6.1. Zoals de Afdeling heeft overwogen in bijvoorbeeld de uitspraak van 23 augustus 2017, ECLI:NL:RVS:2017:2271, geldt als uitgangspunt dat degene die rechtstreeks feitelijke gevolgen ondervindt van een activiteit die een besluit toestaat, in beginsel belanghebbende is bij dat besluit. Het criterium "gevolgen van enige betekenis" dat is vermeld in de uitspraak van de Afdeling van 16 maart 2016, ECLI:NL:RVS:2016:737, dient als correctie op dit uitgangspunt. Gevolgen van enige betekenis ontbreken als de gevolgen wel zijn vast te stellen, maar de gevolgen van de activiteit voor de woon-, leef- of bedrijfssituatie van betrokkene dermate gering zijn dat een persoonlijk belang bij het besluit ontbreekt. Daarbij wordt acht geslagen op de factoren afstand tot, zicht op, planologische uitstraling van en milieugevolgen (onder andere geur, geluid, licht, trilling, emissie en risico) van de activiteit die het besluit toestaat, waarbij die factoren zo nodig in onderlinge samenhang worden bezien. Ook aard, intensiteit en frequentie van de feitelijke gevolgen kunnen van belang zijn.
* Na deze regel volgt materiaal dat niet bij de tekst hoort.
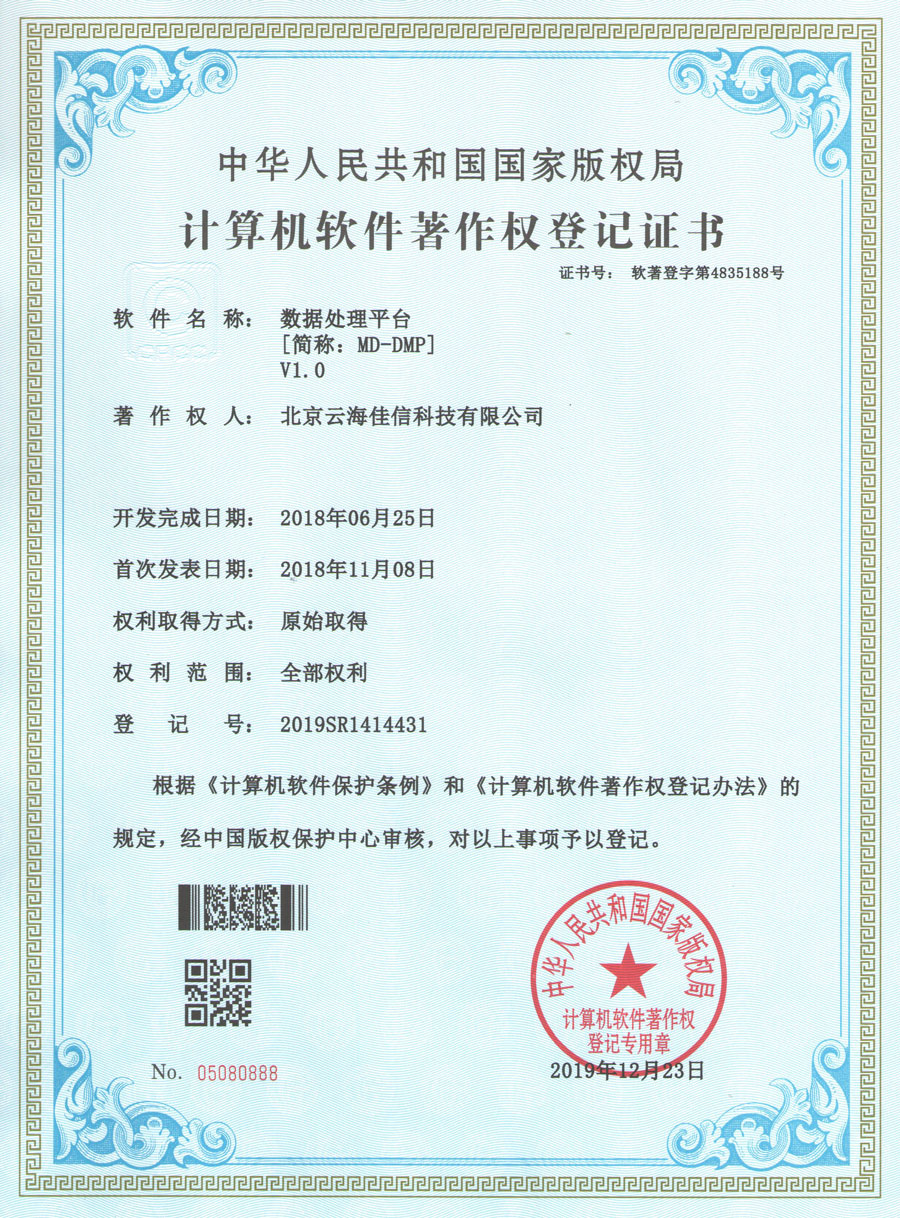 中华人民共和国国家版权局

计算机软件著作权登记证书

证书号： 软著登字第4835188号

软 件 名 称： 数据处理平台
[简称：MD-DMP]
V1.0

著 作 权 人： 北京云海佳信科技有限公司

开发完成日期： 2018年06月25日

首次发表日期： 2018年11月08日

权利取得方式： 原始取得

权 利 范 围： 全部权利

登 记 号： 2019SR1414431

根据《计算机软件保护条例》和《计算机软件著作权登记办法》的规定，经中国版权保护中心审核，对以上事项予以登记。

中华人民共和国国家版权局
计算机软件著作权
登记专用章

No. 05080888

2019年12月23日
Nu zowel [persoon A] als [persoon B] wonen in dezelfde rij woningen als [appellant A] en [appellant B], op een afstand van minder dan 25 meter van de percelen waarop de omgevingsvergunningen zien, en zij beiden vanuit hun achtertuinen zicht hebben op die percelen en op de aanbouwen, heeft de rechtbank hen terecht als belanghebbenden bij de besluiten aangemerkt. Hetgeen [appellant A] en [appellant B] daartegen hebben aangevoerd, namelijk dat [persoon A] en [persoon B] geen zicht hebben op het bouwplan, omdat aan beide zijden van de gewenste balkons ondoorzichtige schotten zijn voorzien, wordt niet gevolgd. Die omstandigheid maakt niet dat zij geen zicht hebben op het bouwplan zoals hiervoor bedoeld. Gelet op de afstand en dit aanwezige zicht, bestaat evenmin aanleiding voor het oordeel dat [persoon A] en [persoon B] geen gevolgen van enige betekenis van het bouwplan ondervinden.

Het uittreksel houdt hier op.